== Problem to work on ==
Copy out the items below exactly as they appear, beginning at the line that contains "What distance from" and continuing through the end of the items.

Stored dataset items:

========

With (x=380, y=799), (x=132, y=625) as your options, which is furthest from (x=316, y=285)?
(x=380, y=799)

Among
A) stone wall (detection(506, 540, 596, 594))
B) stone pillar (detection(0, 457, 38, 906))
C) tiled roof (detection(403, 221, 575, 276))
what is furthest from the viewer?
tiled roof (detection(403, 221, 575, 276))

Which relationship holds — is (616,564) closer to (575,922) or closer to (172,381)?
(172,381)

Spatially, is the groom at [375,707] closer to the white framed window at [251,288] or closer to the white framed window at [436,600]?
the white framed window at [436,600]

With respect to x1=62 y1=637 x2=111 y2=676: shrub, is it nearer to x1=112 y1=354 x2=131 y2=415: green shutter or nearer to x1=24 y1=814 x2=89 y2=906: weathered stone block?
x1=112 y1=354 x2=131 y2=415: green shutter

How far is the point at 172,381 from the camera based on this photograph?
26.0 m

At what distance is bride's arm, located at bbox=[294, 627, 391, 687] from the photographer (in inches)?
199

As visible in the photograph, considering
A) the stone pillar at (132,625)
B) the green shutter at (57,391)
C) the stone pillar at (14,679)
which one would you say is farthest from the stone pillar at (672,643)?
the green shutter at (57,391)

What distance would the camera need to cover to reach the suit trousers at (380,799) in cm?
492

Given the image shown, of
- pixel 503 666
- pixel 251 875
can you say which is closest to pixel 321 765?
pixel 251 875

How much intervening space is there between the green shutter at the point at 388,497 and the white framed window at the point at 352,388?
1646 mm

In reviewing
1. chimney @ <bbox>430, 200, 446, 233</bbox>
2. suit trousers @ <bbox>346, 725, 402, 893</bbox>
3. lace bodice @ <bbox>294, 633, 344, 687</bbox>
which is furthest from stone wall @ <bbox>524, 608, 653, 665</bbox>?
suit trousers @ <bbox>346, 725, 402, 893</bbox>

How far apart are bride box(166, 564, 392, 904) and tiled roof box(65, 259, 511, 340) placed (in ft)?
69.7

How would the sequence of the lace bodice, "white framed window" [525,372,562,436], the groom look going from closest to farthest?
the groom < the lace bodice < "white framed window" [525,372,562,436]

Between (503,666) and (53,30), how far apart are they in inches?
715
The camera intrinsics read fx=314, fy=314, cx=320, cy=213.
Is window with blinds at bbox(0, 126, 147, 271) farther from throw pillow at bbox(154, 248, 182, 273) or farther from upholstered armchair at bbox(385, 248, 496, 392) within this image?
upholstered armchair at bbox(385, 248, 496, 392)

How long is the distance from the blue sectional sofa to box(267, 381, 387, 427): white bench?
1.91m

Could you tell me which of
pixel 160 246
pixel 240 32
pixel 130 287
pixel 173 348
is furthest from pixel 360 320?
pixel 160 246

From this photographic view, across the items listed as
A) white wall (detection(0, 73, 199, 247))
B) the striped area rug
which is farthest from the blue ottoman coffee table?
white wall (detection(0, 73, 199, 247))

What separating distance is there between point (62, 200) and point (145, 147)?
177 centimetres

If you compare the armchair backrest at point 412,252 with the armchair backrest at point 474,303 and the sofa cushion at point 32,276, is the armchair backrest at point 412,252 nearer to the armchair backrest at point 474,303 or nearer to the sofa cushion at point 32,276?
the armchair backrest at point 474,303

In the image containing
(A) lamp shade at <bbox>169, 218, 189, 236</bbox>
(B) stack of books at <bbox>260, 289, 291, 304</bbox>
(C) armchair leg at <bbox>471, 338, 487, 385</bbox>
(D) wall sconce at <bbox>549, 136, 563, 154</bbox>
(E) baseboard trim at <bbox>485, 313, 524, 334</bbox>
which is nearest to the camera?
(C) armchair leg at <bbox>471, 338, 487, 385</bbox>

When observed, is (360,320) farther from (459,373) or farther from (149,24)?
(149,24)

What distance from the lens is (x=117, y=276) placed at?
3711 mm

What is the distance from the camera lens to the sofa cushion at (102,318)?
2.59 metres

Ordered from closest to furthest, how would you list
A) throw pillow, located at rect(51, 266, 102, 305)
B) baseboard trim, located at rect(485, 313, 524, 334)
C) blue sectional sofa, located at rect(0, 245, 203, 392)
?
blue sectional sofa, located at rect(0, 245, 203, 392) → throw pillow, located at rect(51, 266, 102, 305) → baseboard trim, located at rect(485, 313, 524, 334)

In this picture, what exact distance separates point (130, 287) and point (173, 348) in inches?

========

== Exercise result ==
What distance from the lens is (x=117, y=276) placed at?
3711 mm

What is the distance from the camera lens to the sofa cushion at (102,318)?
2.59 metres

Ordered from closest to furthest, how would you list
A) throw pillow, located at rect(51, 266, 102, 305)
B) baseboard trim, located at rect(485, 313, 524, 334)
C) blue sectional sofa, located at rect(0, 245, 203, 392)
?
blue sectional sofa, located at rect(0, 245, 203, 392) → throw pillow, located at rect(51, 266, 102, 305) → baseboard trim, located at rect(485, 313, 524, 334)

In this picture, what exact distance separates point (130, 287) and point (173, 348) in inches?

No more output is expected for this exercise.